_GIVEN REQUEST 1_.
In the Elden Ring comments below, what title is given to Metyr?
*** SOURCE TEXT
One important thing to notice is that empires are kind or diplomatic only to those who fight back. The mages of Raya Lucaria or the dragons are only accepted after they reached an stalemate with the Golden Order. The misbegotten, the albunarics, the merchants and all the other opressed factions of the land betweens couldn't or decided not to fight back and that's why the empire crushed them. I believe that this is a reflection of real life too, the bully is going to bully unless you stop them.
If I recall correctly, the DLC implies that, during the main game, that the Two Fingers were actually taking their orders from a being called Metyr, the Mother of Fingers, who is called a daughter of the Greater Will.
Yup it also heavily impiles that Metyt lost contact with the Greater Will a long time ago and has basically gone rouge in trying to get its attention again. Marika also definitely had a hand in what happened to the Omen and other fractions and wasn't some helpless victim being controlled by a higher power
@@4wheal Either way, the DLC has basically thrown into question whether the Greater Will was ever directing the Golden Order at all, and if it was, to what extent.
Your channel popped up on my feed just yesterday and I'm glad it did. Your recent videos on Elden Ring have been a joy to watch. Stoked for this video and your further projects!
******
*** INPUT DATA
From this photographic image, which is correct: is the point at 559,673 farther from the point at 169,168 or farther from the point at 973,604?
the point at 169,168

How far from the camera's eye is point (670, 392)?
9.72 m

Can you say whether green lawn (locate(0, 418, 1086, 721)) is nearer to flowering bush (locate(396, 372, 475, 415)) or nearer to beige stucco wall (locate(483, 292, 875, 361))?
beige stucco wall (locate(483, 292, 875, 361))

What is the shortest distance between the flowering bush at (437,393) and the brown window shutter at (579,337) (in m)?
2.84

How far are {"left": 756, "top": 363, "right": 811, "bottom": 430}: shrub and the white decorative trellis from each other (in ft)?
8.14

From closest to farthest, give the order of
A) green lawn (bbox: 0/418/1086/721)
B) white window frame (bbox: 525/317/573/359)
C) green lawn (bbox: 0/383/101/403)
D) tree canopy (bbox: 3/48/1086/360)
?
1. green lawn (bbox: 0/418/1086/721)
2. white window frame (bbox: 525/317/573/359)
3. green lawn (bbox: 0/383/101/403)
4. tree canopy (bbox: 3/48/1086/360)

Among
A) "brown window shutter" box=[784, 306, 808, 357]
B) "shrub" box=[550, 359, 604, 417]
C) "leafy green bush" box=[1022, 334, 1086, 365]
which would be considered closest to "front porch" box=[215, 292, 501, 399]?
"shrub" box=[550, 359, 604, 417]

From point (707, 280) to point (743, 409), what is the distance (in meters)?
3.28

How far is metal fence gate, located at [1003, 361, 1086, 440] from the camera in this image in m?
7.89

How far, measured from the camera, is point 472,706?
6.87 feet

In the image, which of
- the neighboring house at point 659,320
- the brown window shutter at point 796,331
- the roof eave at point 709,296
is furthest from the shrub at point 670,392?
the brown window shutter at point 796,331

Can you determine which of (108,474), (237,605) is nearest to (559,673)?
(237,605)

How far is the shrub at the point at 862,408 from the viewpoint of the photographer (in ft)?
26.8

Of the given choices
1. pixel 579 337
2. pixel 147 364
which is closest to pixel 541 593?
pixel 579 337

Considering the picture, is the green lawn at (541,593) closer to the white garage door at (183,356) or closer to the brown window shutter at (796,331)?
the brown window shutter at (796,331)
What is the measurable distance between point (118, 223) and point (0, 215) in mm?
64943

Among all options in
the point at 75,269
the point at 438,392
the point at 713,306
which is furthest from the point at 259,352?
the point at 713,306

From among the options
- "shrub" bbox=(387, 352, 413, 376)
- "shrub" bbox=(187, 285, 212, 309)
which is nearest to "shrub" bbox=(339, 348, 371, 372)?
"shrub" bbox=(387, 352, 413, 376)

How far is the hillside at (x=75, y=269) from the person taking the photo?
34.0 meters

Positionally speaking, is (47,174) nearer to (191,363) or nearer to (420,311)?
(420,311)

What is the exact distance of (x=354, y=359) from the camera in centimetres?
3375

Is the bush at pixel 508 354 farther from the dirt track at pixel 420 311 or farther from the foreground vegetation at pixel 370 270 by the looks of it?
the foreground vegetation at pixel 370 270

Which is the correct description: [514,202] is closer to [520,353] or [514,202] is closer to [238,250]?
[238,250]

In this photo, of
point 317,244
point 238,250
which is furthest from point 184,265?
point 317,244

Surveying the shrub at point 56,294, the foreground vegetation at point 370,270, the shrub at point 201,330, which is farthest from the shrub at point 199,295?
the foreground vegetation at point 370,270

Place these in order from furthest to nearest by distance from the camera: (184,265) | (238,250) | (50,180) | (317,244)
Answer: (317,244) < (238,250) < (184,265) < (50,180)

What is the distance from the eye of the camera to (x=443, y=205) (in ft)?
******
_GIVEN REQUEST 2_.
Pick out every line of the records that contains the string "white", matching case exactly.

_FINISHED ANSWER 1_.
The Mother of Fingers.

_FINISHED ANSWER 2_.
How far are {"left": 756, "top": 363, "right": 811, "bottom": 430}: shrub and the white decorative trellis from each other (in ft)?
B) white window frame (bbox: 525/317/573/359)
2. white window frame (bbox: 525/317/573/359)
Considering the picture, is the green lawn at (541,593) closer to the white garage door at (183,356) or closer to the brown window shutter at (796,331)?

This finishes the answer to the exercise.